• **Given text**:

# Bathroom Ceiling above shower



## qvminich (Aug 19, 2008)

Our bathroom shower is now tiled and ready to rock and roll except for the ceiling. It is very low with ducts running the length of the shower ceiling. So what do we do? What kind of ceiling do we install? I'm assuming that whatever we put above the shower will be the same stuff for the rest of the bathroom. I'm not sure we even have enough room for a drop ceiling like our plumber has suggested. He claims it's easier to deal with plumbing problems when they arise with a drop ceiling. I'll attach some pictures in the morning to give folks a better idea of what we are up against. Thank you for any replies.

QV


----------



## RippySkippy (Feb 9, 2007)

My parents have an old house with a shallow basement. Dad purchased a sheet of the tub surround material, cut to fit the foot print of the shower, glued to drywall ceiling above the shower and trimmed it flush with the shower front facing the open area. It didn't look too bad...it was noticeable, it has however held up well, better than I originally thought. The rest of the bathroom is standard drywall primed and painted a good kitchen bath enamel paint. It's key to get the moisture vented to the outside.

• **Job**: Please output the part of the bathroom ceiling thread between "## qvminich (Aug" and "for any replies.", inclusive, copied word for word.

• **Excerpted data**:
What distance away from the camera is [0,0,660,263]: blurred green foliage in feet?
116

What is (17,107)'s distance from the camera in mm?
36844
--
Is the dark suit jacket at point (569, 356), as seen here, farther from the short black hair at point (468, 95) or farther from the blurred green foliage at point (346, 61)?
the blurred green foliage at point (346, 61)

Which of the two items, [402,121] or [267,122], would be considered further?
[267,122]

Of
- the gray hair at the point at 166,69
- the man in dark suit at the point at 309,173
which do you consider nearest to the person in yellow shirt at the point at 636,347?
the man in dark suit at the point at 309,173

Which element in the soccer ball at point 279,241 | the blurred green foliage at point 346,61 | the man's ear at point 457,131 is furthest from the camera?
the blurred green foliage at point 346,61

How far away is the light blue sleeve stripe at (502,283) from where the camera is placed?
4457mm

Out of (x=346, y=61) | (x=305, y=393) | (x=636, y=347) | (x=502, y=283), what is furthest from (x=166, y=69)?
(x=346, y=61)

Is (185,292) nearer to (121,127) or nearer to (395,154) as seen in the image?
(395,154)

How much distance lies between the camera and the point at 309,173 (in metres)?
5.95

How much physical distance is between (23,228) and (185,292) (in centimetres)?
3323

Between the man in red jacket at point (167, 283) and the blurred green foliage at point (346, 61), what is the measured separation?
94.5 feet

• **Task response**:
## qvminich (Aug 19, 2008)

Our bathroom shower is now tiled and ready to rock and roll except for the ceiling. It is very low with ducts running the length of the shower ceiling. So what do we do? What kind of ceiling do we install? I'm assuming that whatever we put above the shower will be the same stuff for the rest of the bathroom. I'm not sure we even have enough room for a drop ceiling like our plumber has suggested. He claims it's easier to deal with plumbing problems when they arise with a drop ceiling. I'll attach some pictures in the morning to give folks a better idea of what we are up against. Thank you for any replies.